→ **Your task**
Reproduce all of the data below word for word, with no changes.

→ **Recorded information**
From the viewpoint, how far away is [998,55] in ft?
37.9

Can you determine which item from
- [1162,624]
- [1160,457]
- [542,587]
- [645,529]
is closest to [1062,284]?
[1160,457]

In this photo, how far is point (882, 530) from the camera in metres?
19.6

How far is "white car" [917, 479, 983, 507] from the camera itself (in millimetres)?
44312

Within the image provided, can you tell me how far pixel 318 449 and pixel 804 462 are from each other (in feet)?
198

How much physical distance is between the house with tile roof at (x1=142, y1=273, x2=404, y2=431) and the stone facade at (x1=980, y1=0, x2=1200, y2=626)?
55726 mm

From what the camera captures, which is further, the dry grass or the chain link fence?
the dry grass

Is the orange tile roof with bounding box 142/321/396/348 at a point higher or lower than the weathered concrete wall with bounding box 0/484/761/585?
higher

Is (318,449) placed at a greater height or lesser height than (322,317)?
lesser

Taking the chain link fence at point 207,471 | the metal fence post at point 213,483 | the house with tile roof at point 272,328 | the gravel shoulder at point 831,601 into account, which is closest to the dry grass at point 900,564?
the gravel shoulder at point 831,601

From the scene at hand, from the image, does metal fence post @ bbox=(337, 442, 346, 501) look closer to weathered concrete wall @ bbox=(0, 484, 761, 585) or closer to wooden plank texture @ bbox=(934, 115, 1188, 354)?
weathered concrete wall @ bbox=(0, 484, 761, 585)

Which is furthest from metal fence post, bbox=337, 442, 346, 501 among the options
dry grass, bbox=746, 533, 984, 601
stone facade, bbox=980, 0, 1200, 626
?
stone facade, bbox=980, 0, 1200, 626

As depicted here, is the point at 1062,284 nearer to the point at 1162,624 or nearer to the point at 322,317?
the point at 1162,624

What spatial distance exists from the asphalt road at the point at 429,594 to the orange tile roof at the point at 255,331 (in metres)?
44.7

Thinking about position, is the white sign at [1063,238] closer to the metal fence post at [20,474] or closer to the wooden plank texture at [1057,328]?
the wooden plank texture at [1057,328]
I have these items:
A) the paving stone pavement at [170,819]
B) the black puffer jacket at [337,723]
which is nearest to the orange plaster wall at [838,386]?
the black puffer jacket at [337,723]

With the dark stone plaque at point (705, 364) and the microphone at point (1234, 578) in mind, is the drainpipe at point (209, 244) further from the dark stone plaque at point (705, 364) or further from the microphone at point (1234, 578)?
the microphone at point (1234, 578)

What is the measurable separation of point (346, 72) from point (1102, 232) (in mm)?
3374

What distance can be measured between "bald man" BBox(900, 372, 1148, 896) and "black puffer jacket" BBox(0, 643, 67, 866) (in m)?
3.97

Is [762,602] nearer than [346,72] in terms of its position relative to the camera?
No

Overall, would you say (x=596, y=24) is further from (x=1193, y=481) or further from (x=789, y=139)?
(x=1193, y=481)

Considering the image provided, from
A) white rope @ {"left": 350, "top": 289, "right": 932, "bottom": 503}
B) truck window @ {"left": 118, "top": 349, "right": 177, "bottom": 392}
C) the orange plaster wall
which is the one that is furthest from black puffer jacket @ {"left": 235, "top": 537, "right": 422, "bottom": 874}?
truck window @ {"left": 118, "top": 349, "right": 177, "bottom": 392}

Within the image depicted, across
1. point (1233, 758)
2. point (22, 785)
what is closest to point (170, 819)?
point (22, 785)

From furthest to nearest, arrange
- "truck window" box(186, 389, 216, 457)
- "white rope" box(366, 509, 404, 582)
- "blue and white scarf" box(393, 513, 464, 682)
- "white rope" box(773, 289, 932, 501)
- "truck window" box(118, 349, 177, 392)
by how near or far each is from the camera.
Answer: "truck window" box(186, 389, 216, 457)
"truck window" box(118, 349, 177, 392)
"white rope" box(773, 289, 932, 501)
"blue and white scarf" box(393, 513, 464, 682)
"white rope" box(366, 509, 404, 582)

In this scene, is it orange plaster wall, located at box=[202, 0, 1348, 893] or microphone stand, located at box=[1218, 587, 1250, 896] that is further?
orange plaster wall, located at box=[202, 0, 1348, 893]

→ **Right answer**
From the viewpoint, how far away is [998,55] in ft?
37.9

Can you determine which item from
- [1162,624]
- [1160,457]
- [542,587]
- [645,529]
is closest to [1062,284]?
[1160,457]

In this photo, how far is point (882, 530) from the camera in metres?
19.6

How far is "white car" [917, 479, 983, 507] from the camera itself (in millimetres)?
44312

Within the image provided, can you tell me how far pixel 318 449 and pixel 804 462 are from each other (in feet)?
198

How much physical distance is between the house with tile roof at (x1=142, y1=273, x2=404, y2=431) and the stone facade at (x1=980, y1=0, x2=1200, y2=626)?
55726 mm

From what the camera captures, which is further, the dry grass or the chain link fence?
the dry grass

Is the orange tile roof with bounding box 142/321/396/348 at a point higher or lower than the weathered concrete wall with bounding box 0/484/761/585?
higher

Is (318,449) placed at a greater height or lesser height than (322,317)?
lesser

Taking the chain link fence at point 207,471 | the metal fence post at point 213,483 | the house with tile roof at point 272,328 | the gravel shoulder at point 831,601 into account, which is closest to the dry grass at point 900,564?
the gravel shoulder at point 831,601

From the scene at hand, from the image, does metal fence post @ bbox=(337, 442, 346, 501) look closer to weathered concrete wall @ bbox=(0, 484, 761, 585) or closer to wooden plank texture @ bbox=(934, 115, 1188, 354)?
weathered concrete wall @ bbox=(0, 484, 761, 585)

Which is furthest from metal fence post, bbox=337, 442, 346, 501 among the options
dry grass, bbox=746, 533, 984, 601
stone facade, bbox=980, 0, 1200, 626
?
stone facade, bbox=980, 0, 1200, 626

As depicted here, is the point at 1062,284 nearer to the point at 1162,624 or nearer to the point at 322,317?
the point at 1162,624

What spatial distance exists from the asphalt road at the point at 429,594 to the orange tile roof at the point at 255,331 (in metres)?
44.7

Thinking about position, is the white sign at [1063,238] closer to the metal fence post at [20,474] or closer to the wooden plank texture at [1057,328]?
the wooden plank texture at [1057,328]
I have these items:
A) the paving stone pavement at [170,819]
B) the black puffer jacket at [337,723]
which is nearest to the orange plaster wall at [838,386]?
the black puffer jacket at [337,723]

With the dark stone plaque at point (705, 364) and the microphone at point (1234, 578) in mind, is the drainpipe at point (209, 244) further from the dark stone plaque at point (705, 364) or further from the microphone at point (1234, 578)?
the microphone at point (1234, 578)

What is the measurable separation of point (346, 72) from point (1102, 232) (in mm)?
3374

What distance can be measured between "bald man" BBox(900, 372, 1148, 896) and "black puffer jacket" BBox(0, 643, 67, 866) (in m)?
3.97

Is [762,602] nearer than [346,72] in terms of its position relative to the camera?
No

Overall, would you say (x=596, y=24) is further from (x=1193, y=481) or further from (x=789, y=139)?
(x=1193, y=481)

Considering the image provided, from
A) white rope @ {"left": 350, "top": 289, "right": 932, "bottom": 503}
B) truck window @ {"left": 118, "top": 349, "right": 177, "bottom": 392}
C) the orange plaster wall
which is the one that is furthest from black puffer jacket @ {"left": 235, "top": 537, "right": 422, "bottom": 874}?
truck window @ {"left": 118, "top": 349, "right": 177, "bottom": 392}

Within the image depicted, across
1. point (1233, 758)
2. point (22, 785)
what is closest to point (170, 819)?
point (22, 785)

From furthest to nearest, arrange
- "truck window" box(186, 389, 216, 457)
- "white rope" box(366, 509, 404, 582)
- "blue and white scarf" box(393, 513, 464, 682)
- "white rope" box(773, 289, 932, 501)
- "truck window" box(118, 349, 177, 392)
by how near or far each is from the camera.
Answer: "truck window" box(186, 389, 216, 457)
"truck window" box(118, 349, 177, 392)
"white rope" box(773, 289, 932, 501)
"blue and white scarf" box(393, 513, 464, 682)
"white rope" box(366, 509, 404, 582)

In this scene, is it orange plaster wall, located at box=[202, 0, 1348, 893] or microphone stand, located at box=[1218, 587, 1250, 896] that is further?
orange plaster wall, located at box=[202, 0, 1348, 893]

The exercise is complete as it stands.